La cuchilla caminaba bien, pero Mat la examinó con más detenimiento. La dentadura demostró que Fearnim había sido razonablemente sincero respecto a su edad —sólo un necio mentiría en exceso sobre la edad de un caballo a no ser que el vendedor creyera que los compradores eran justo eso, unos necios— y las orejas se volvieron hacia él mientras le acariciaba el hocico y le examinaba los ojos. Eran brillantes y límpidos, sin legañas. Tanteó las patas sin encontrar puntos de calor o inflamación. No halló indicios de lesiones ni de llagas ni de tiña en ninguna parte del cuerpo. Le cabía bien el puño entre el costillar y el codo —debía de tener un tranco largo— y apenas pudo meter la mano plana entre la última costilla y el anca. Parecía resistente y sería muy raro que se dañara un tendón por correr deprisa.

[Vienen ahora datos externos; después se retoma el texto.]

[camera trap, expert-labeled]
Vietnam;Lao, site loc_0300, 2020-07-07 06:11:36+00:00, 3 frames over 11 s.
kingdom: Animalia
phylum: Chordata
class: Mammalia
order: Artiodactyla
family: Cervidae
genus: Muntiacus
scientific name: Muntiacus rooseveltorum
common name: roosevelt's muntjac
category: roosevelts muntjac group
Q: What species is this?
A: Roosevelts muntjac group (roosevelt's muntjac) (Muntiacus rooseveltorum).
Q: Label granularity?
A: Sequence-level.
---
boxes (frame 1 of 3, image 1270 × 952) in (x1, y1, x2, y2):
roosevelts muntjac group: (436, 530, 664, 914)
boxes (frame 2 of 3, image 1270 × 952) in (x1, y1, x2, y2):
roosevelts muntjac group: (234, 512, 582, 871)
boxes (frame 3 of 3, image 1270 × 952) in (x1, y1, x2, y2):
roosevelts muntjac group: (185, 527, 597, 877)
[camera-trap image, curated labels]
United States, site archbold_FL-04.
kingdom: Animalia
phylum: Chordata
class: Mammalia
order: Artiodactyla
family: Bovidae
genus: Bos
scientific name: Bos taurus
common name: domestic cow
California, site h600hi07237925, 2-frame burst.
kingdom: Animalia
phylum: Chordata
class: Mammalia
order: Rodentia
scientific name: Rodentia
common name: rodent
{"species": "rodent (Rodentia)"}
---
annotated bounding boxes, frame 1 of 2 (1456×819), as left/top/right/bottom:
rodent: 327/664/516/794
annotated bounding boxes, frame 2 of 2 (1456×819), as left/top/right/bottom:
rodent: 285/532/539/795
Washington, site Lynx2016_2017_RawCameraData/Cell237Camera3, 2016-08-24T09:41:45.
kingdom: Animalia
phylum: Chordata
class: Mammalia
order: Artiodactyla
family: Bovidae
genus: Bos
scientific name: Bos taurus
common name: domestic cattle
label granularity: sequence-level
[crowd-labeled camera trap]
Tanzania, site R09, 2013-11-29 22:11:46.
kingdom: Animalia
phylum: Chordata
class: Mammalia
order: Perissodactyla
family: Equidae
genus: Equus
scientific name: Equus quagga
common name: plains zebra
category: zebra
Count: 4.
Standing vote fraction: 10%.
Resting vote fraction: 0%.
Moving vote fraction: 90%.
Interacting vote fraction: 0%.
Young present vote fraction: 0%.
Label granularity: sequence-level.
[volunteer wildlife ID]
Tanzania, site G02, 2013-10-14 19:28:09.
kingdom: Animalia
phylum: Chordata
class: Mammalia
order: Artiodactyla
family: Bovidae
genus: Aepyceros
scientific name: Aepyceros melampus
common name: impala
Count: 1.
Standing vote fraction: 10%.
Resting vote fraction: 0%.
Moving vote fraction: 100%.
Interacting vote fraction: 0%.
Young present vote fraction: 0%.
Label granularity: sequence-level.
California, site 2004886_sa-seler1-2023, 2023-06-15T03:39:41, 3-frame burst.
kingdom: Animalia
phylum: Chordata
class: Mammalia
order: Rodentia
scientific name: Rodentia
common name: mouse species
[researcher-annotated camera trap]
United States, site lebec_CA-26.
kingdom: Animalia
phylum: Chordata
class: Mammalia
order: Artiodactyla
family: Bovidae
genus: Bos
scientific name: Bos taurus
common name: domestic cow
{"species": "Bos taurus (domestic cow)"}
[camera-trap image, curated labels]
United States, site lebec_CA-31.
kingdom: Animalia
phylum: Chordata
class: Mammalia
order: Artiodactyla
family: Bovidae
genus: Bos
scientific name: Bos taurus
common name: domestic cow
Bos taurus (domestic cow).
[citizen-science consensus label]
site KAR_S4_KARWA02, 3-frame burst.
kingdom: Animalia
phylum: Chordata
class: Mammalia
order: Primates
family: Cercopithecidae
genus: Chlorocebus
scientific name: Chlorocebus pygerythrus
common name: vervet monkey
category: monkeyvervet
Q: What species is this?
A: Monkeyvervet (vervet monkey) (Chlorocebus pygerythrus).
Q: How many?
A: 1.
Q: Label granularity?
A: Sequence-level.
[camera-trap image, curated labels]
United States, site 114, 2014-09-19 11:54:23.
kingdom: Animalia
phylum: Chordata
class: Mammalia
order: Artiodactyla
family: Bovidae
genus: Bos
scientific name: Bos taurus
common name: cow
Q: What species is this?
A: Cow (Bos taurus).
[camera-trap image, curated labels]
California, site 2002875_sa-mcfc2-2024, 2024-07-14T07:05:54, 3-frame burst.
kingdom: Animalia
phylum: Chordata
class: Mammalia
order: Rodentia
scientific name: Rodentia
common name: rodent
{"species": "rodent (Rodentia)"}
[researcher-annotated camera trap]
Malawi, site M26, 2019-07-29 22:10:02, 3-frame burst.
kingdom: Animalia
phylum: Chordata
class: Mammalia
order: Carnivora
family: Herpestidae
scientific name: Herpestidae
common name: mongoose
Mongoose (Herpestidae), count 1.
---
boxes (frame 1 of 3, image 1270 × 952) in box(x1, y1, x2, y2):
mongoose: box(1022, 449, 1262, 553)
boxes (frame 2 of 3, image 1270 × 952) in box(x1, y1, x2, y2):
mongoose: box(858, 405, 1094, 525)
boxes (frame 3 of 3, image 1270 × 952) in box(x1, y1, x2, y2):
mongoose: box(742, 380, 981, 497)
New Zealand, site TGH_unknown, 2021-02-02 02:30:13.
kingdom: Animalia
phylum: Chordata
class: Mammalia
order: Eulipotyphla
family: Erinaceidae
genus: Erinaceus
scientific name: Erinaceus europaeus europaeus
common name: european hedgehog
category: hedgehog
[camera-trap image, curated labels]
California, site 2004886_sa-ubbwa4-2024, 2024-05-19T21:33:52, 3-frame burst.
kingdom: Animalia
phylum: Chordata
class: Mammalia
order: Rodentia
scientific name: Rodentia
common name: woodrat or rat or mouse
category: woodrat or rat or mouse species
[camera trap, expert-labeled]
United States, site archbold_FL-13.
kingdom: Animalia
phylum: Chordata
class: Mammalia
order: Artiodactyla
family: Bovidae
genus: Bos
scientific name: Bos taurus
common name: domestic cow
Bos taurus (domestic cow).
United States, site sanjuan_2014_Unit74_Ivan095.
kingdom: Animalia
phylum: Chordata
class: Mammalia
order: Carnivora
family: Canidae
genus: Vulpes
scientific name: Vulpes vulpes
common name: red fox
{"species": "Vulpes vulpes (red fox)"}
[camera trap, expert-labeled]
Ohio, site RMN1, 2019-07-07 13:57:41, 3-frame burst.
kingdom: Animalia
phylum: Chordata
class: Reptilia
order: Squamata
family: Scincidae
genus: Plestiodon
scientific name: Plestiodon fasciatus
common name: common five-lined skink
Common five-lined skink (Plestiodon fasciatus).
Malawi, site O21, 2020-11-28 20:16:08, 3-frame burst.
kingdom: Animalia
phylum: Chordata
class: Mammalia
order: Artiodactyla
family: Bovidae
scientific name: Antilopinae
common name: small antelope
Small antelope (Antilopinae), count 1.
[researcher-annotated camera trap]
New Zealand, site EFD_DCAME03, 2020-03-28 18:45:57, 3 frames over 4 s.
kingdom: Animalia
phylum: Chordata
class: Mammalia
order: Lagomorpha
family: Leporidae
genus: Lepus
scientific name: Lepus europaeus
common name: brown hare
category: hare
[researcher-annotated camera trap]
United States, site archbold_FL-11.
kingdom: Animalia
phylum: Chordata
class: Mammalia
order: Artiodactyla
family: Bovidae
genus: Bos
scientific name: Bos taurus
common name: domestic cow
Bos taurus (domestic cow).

—Veo que milord sabe de caballos.

—En efecto, maese Fearnim. Y diez coronas de oro es mucho dinero, sobre todo para una picaza. Hay quien dice que traen mala suerte ¿sabéis? No es que crea esas tonterías, claro, porque si las creyera entonces ni siquiera haría una oferta.

—¿Mala suerte? jamás lo había oído, milord. ¿Qué oferta hacéis?

—Podría conseguir un purasangre teariano por diez coronas de oro. No de lo mejor, cierto, pero sería un teariano. Os doy diez coronas, pero de plata.

Fearnim echó la cabeza hacia atrás y estalló en carcajadas, y cuando acabó reanudaron el regateo. Al final, Mat le entregó cinco coronas de oro, cuatro marcos de oro y tres coronas de plata, todas ellas acuñadas en Ebou Dar. Tenía monedas de muchos países en el cofre que guardaba debajo de la cama, pero por lo general usar moneda extranjera conllevaba buscar a un banquero o un cambista para que las pesara y calculara su valor local. Aparte de llamar la atención más de lo que quería, habría acabado pagando más por el animal, puede que las diez monedas de oro. Las balanzas de los cambistas parecían funcionar siempre de esa forma. No había esperado conseguir que el hombre le rebajara tanto, pero a juzgar por la expresión de Fearnim, al fin sonriente, tampoco él había esperado sacar tanto. Era la mejor forma de que acabara un trato en el negocio de los caballos, que ambas partes pensaran que habían salido ganando. A fin de cuentas, el día había empezado muy bien, con los jodidos dados o sin ellos. Debería haber adivinado que no duraría.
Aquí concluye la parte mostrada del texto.